■ SOURCE MATERIAL:
▽

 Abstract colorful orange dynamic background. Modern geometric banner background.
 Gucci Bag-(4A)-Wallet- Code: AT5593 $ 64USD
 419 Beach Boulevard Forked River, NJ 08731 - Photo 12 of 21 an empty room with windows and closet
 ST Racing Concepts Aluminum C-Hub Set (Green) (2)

△
▽

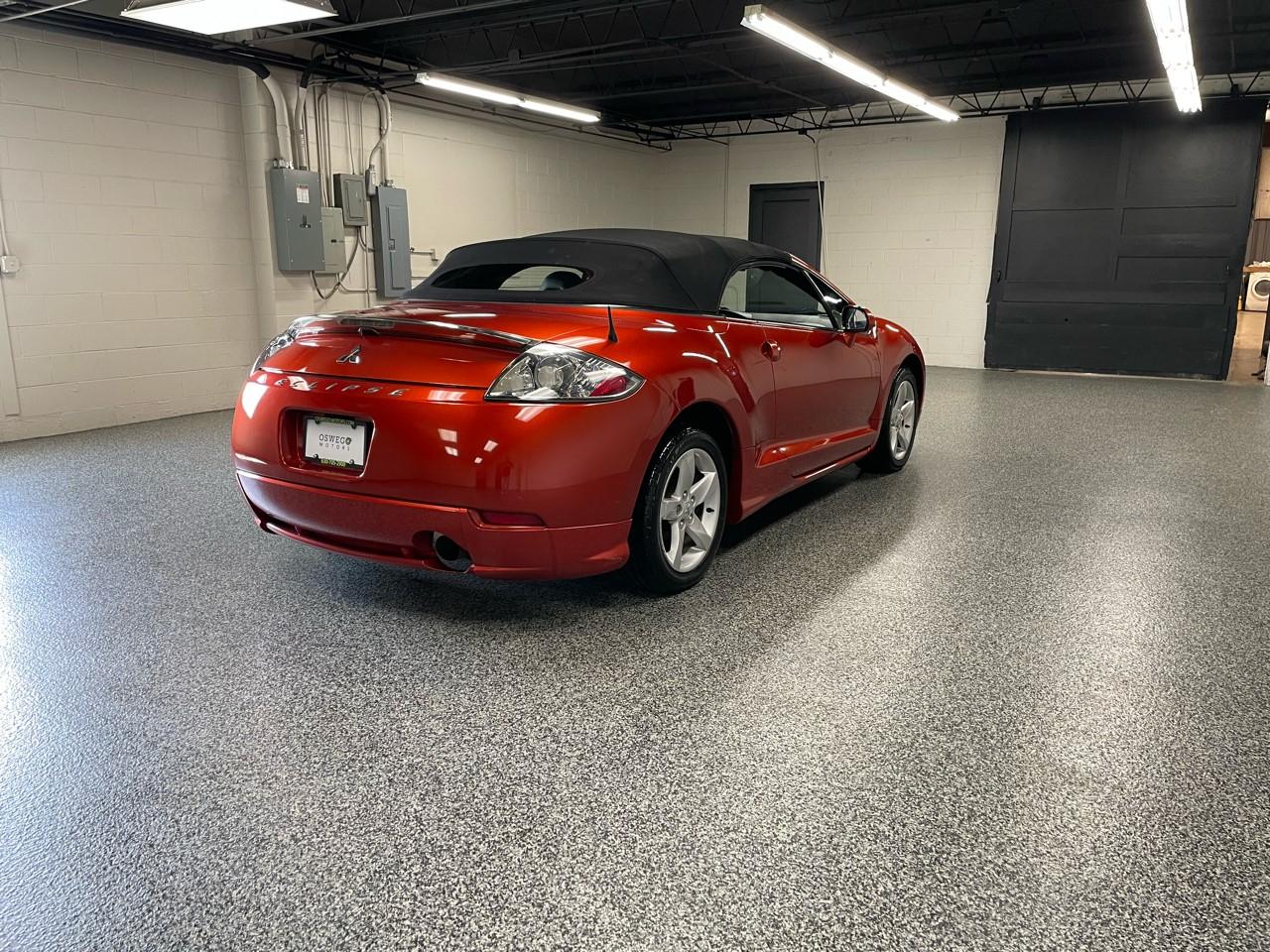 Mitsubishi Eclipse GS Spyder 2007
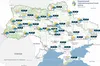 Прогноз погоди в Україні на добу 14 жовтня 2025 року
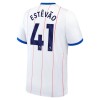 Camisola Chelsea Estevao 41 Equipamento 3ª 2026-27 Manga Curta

△

■ WHAT NEEDS TO BE DONE:
Only one stretch of the data is wanted: write out exactly the lines from the one holding "Прогноз погоди в" through the one holding "Camisola Chelsea Estevao", both included, without the pictures.

■ RESPONSE TO THE EXERCISE:
 Прогноз погоди в Україні на добу 14 жовтня 2025 року
 Camisola Chelsea Estevao 41 Equipamento 3ª 2026-27 Manga Curta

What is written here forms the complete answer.